Pode extrair da entrevista com Charles Saldanha, copiado sem nenhuma alteração, o trecho entre "Vamos começar com" e "para seu filho?", inclusive?

━━ TEXTO FORNECIDO ━━

Charles Saldanha não é de holofotes. Diligente, disciplinado e obcecado, ele trabalha, ano a ano, em silêncio, na construção de um fenômeno chamado Gabriel Medina, sem se importar com a sombra. Já são muitos os papéis desempenhados, de padrasto e pai, técnico, incentivador, gerente de carreira, amigo e confidente. Se ele não fala, vocês devem saber: Charlão é o pilar de boa parte das conquistas da família. A origem de tudo. Mas o cara não quer essa glória. Quer apenas que o filho continue a vencer.
Conversei com Charles na noite de terça-feira, entre seus compromissos, para tentar entender um pouco de sua perspectiva sobre o ano do bicampeonato mundial de Gabriel e as perspectivas para 2019. O técnico falou sobre as etapas, lembrou a reverência do filho a Mick Fanning e marcou a diferença mais importante entre o Gabriel de 2014 e 2018. Não fugiu, como era esperado, de apontar seus cinco favoritos ao título deste ano e ainda anunciou que eles vão fazer, como nos dois outros títulos mundiais, a pré-temporada nos swells ainda potentes do Havaí. Confiram.
Vamos começar com um rápido balanço do ano do bi.
Começamos, como em 2014, com a pré-temporada no Havaí. Em seguida, fomos para a Austrália, desta vez até um pouco antes do início em Snapper, porque a Rip Curl faria a troca de guarda entre Mick Fanning e Gabriel do surfista número um da marca.
Como está a relação do Gabriel com o Mick? O cara é um exemplo para seu filho?
Sempre foi boa. Desta vez, ele ficou uns dias hospedado na casa do Mick. Gabriel sempre teve o australiano como um ídolo, um exemplo de vontade e disciplina, um superatleta. E as memórias são boas também: certa vez, aos 15 anos, ele chegou à Gold Coast sem prancha. O australiano entrou numa loja e comprou, na hora, uma prancha para ele. No fim da temporada, Mick foi honesto com o Gabriel. Aproximou-se, apoiou o garoto, mas explicou que também era muito amigo do Julian. E disse, então: “que vença o melhor”.

━━━
━━ CONJUNTO DE DADOS ━━

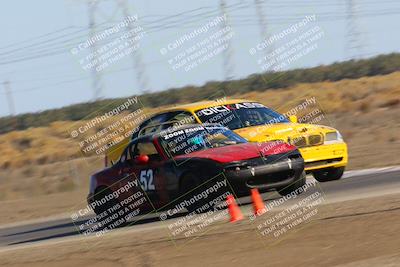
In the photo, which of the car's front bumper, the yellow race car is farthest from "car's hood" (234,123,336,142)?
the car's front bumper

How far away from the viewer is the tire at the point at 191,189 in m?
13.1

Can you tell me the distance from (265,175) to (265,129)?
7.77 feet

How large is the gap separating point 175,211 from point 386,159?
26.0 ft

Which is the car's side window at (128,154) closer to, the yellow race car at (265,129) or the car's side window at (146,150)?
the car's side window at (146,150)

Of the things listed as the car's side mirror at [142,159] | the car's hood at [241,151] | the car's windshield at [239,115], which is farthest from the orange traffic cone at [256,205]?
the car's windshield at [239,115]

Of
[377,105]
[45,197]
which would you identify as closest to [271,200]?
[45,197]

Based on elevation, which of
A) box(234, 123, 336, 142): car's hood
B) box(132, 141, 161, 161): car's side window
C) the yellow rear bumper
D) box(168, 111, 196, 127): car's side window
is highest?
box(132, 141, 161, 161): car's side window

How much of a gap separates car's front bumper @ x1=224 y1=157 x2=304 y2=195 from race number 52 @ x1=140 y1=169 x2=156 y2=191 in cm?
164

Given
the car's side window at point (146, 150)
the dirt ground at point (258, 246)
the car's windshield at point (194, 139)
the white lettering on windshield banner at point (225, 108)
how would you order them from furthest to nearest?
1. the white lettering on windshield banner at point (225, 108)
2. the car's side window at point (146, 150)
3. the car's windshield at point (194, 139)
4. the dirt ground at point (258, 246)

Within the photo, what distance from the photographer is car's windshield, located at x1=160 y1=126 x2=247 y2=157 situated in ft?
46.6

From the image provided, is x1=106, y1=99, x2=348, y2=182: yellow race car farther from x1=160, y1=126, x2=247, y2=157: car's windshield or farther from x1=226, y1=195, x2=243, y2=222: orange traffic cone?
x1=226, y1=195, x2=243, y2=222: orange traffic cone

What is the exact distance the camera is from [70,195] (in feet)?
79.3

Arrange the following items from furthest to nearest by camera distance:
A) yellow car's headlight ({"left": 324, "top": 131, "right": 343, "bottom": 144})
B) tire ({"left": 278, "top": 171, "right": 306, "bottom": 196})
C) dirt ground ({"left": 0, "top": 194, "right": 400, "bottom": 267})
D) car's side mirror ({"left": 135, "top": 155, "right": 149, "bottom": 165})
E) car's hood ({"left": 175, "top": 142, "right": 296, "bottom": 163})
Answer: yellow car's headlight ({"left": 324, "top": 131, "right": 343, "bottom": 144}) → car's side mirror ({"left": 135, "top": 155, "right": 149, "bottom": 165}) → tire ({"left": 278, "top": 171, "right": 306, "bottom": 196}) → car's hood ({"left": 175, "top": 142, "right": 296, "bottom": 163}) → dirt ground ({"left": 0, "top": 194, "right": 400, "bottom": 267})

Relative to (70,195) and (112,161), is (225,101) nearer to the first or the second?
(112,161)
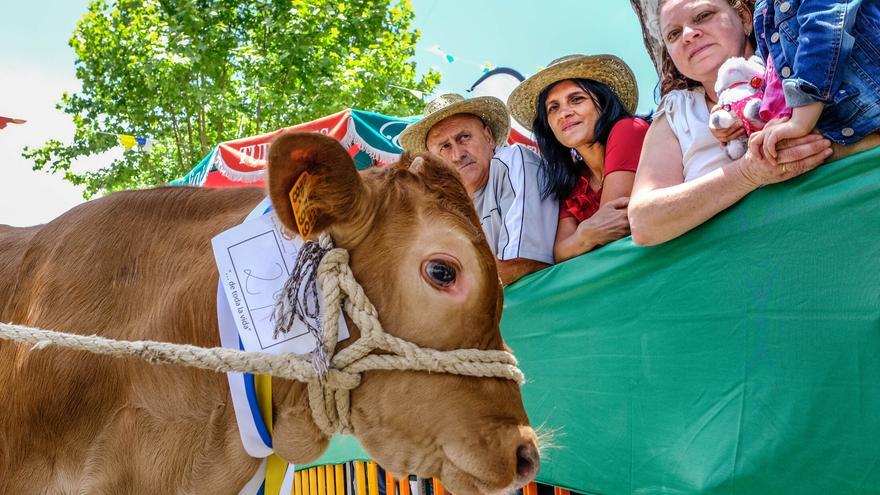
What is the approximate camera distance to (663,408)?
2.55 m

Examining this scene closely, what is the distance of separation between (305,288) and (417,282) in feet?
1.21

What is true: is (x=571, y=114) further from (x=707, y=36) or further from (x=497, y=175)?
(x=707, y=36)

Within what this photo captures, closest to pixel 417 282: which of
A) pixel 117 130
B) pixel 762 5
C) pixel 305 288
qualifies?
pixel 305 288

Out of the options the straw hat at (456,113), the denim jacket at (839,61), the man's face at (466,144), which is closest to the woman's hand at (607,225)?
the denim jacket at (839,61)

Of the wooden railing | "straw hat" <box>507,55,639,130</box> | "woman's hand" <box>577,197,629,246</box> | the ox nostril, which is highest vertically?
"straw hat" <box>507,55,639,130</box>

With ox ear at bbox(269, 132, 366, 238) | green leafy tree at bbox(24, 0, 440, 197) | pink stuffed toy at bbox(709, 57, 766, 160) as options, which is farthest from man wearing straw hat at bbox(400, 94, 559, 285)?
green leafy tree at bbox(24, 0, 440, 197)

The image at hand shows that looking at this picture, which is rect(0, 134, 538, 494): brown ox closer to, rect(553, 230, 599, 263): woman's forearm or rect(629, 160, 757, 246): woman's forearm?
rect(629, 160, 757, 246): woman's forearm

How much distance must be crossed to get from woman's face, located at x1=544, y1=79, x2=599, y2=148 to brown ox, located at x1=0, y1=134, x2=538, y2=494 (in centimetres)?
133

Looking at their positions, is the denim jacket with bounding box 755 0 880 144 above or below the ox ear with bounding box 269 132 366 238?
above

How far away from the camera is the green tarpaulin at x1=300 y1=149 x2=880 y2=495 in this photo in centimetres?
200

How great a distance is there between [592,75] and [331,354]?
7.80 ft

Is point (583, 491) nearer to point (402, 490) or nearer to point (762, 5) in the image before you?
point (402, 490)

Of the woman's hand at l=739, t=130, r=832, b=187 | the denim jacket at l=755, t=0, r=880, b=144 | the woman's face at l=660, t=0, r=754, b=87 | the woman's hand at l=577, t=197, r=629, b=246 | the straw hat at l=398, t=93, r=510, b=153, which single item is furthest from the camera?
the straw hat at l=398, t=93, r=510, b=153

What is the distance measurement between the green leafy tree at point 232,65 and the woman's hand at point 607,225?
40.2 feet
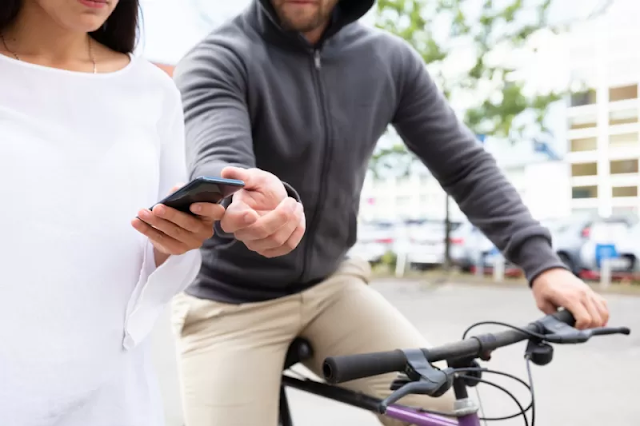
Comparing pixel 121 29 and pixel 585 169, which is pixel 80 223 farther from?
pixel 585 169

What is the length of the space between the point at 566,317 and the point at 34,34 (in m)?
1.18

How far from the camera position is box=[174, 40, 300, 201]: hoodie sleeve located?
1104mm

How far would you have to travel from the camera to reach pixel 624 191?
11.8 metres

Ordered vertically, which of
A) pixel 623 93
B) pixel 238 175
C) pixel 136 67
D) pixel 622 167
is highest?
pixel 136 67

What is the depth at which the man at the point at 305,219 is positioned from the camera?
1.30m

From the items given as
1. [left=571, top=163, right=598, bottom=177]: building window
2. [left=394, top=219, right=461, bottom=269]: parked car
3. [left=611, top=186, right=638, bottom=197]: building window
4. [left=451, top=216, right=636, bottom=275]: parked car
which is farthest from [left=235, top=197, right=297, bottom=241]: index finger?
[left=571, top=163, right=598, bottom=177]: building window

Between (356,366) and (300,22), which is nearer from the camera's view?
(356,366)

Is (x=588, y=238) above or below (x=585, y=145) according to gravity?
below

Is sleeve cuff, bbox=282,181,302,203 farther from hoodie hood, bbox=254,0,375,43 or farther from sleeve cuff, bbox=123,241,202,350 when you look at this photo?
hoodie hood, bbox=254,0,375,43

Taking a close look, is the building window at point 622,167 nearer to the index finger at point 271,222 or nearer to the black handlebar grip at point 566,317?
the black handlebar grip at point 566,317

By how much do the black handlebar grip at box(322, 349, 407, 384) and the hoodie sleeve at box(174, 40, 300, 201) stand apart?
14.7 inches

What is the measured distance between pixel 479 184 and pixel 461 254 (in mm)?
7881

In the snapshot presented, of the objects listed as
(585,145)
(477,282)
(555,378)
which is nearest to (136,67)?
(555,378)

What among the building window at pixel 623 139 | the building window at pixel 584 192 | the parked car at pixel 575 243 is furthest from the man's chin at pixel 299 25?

━━━

◆ RESPOSTA DA TAREFA
Vamos começar com um rápido balanço do ano do bi.
Começamos, como em 2014, com a pré-temporada no Havaí. Em seguida, fomos para a Austrália, desta vez até um pouco antes do início em Snapper, porque a Rip Curl faria a troca de guarda entre Mick Fanning e Gabriel do surfista número um da marca.
Como está a relação do Gabriel com o Mick? O cara é um exemplo para seu filho?